Piracy is a Service Problem

Enrique Dans writes about Popcorn Time, the great movie application created by a group of Argentinean hackers that allowed users to search and view torrent movies, according to Time, in an interface better than Netflix's.

Basically, it’s the version of Netflix that you’ve always wanted — and maybe have been willing to pay extra for — but that Hollywood may never allow.1

"Popcorn Time"

Popcorn Time gained an incredible traction in a short time and challenged the movie establishment. But its creators decided to shut it down and release the code into the public domain, because _standing against an old fashioned industry has it’s own associated costs. Costs that no one should have to pay in any way, shape or form._2

Some days later, YTS --one of the main torrent sites-- announced that they are taking over the project. Popcorn Time is again available for free.

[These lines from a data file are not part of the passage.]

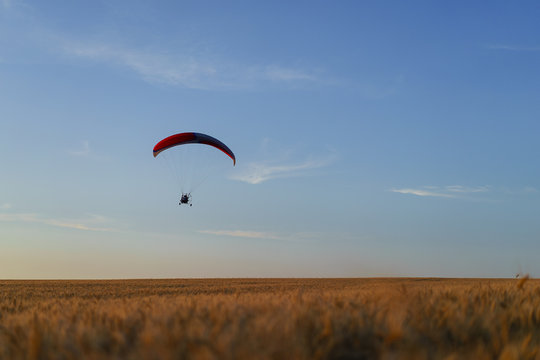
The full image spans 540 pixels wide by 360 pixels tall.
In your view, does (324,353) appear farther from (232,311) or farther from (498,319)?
(498,319)

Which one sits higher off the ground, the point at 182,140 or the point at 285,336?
the point at 182,140

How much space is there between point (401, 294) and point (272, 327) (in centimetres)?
290

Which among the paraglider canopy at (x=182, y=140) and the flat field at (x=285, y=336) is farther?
the paraglider canopy at (x=182, y=140)

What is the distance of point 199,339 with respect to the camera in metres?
3.52

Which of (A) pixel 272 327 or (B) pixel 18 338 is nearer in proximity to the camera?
(A) pixel 272 327

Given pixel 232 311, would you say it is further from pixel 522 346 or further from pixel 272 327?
pixel 522 346

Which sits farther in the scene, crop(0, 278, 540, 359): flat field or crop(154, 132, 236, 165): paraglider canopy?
crop(154, 132, 236, 165): paraglider canopy

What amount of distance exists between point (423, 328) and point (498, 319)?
128 centimetres

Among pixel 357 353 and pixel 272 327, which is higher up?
pixel 272 327

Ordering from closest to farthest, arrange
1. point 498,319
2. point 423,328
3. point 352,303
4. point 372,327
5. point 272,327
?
point 272,327, point 372,327, point 423,328, point 498,319, point 352,303

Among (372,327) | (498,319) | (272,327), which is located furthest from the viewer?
(498,319)

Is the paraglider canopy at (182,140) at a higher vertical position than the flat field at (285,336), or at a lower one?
higher

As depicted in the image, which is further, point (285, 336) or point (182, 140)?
point (182, 140)

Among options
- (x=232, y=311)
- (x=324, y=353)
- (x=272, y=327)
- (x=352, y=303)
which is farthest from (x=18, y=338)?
(x=352, y=303)
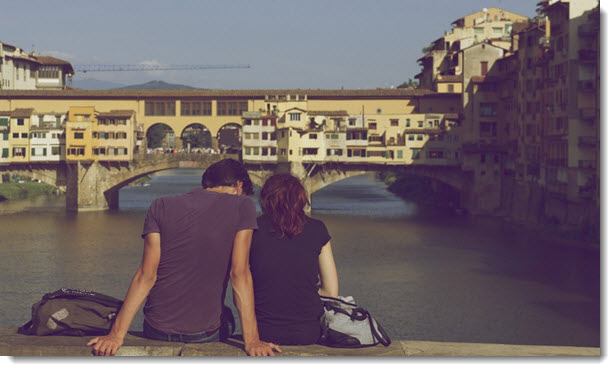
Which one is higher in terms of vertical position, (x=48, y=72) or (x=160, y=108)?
(x=48, y=72)

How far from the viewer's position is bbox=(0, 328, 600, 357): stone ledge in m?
4.32

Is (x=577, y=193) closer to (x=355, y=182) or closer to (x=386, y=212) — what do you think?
(x=386, y=212)

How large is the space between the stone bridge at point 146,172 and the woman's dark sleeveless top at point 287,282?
44.4 meters

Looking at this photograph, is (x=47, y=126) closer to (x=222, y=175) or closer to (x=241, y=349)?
(x=222, y=175)

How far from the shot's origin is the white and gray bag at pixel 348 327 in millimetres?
4793

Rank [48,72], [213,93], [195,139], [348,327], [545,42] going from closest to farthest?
[348,327], [545,42], [213,93], [48,72], [195,139]

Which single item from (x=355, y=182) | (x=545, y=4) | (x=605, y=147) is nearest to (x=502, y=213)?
(x=545, y=4)

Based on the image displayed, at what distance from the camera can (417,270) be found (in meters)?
28.4

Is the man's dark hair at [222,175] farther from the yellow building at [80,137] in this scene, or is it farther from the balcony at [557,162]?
the yellow building at [80,137]

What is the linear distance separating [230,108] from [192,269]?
5017cm

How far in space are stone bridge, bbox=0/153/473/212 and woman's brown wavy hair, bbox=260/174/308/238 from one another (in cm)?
4446

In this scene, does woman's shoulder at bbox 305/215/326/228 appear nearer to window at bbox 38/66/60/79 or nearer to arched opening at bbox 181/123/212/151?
window at bbox 38/66/60/79

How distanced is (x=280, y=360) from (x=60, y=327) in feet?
5.04

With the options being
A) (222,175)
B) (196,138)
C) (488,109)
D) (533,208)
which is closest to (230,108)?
(488,109)
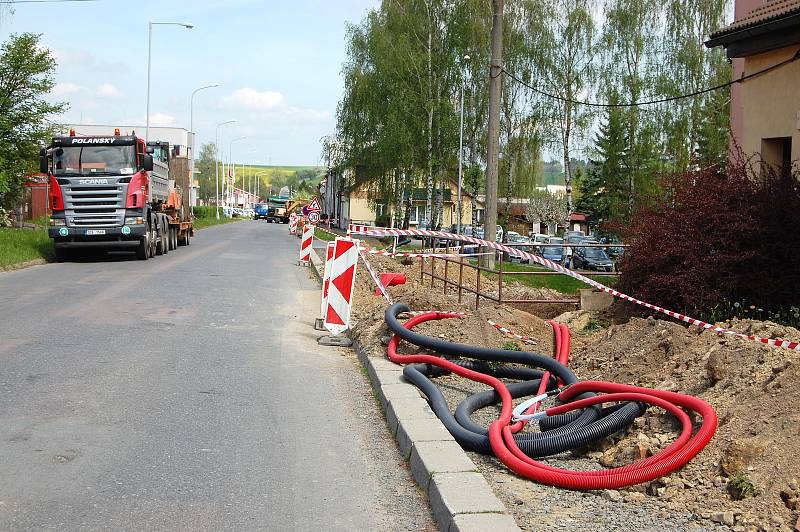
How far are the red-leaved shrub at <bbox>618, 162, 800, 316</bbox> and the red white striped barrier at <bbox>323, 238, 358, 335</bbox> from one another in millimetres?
4039

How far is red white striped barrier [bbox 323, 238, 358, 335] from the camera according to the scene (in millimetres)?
12070

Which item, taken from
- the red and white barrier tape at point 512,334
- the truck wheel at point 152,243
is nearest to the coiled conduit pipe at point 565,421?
the red and white barrier tape at point 512,334

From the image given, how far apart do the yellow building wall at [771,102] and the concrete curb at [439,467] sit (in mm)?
10597

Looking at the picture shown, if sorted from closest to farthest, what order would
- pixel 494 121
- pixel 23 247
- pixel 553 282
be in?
pixel 494 121
pixel 553 282
pixel 23 247

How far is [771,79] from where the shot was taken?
53.8 ft

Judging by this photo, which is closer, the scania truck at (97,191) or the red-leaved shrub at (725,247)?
the red-leaved shrub at (725,247)

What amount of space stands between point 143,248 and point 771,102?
57.2 feet

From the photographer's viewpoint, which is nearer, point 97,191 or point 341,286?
point 341,286

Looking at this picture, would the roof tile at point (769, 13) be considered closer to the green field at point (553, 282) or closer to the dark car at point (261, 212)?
the green field at point (553, 282)

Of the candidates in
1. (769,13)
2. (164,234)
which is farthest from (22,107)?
(769,13)

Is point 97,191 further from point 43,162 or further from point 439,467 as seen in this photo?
point 439,467

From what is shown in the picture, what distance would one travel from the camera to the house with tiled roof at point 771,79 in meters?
15.7

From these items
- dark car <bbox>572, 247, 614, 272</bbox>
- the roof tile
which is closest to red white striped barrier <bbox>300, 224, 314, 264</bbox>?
dark car <bbox>572, 247, 614, 272</bbox>

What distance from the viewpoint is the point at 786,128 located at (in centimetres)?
1595
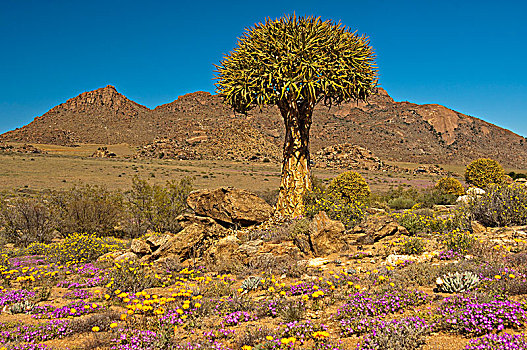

Piracy is not a people problem. It’s a service problem. A problem created by an industry that portrays innovation as a threat to their antique recipe to collect value.2

When Apple launched iTunes's music store in 2003, it demonstrated to the music establishment that people were willing to pay for music in .mp3 format, if they could do it easily and securely. (Up to then, the music industry had been fighting music in .mp3 format.) Results? Apple became a new player in the music distribution business. Since February 2008, Apple's store has become the biggest music vendor in the United States, and since February 2010 the biggest music vendor in the world. On January 2009, Apple announced that it was removing DRM3 from its music catalog4.

The way to stop movie piracy is to offer the movies in digital format, for a price, the same day they appear in movie theaters.


  1. Popcorn Time Is So Good at Movie Piracy, It’s Scary

  2. Popcorn Time closing letter

  3. Digital Rights Management, or DRM, is a technology that prevents digital files from being copied to other devices that the one where they were originally purchased, and is intended to prevent media piracy.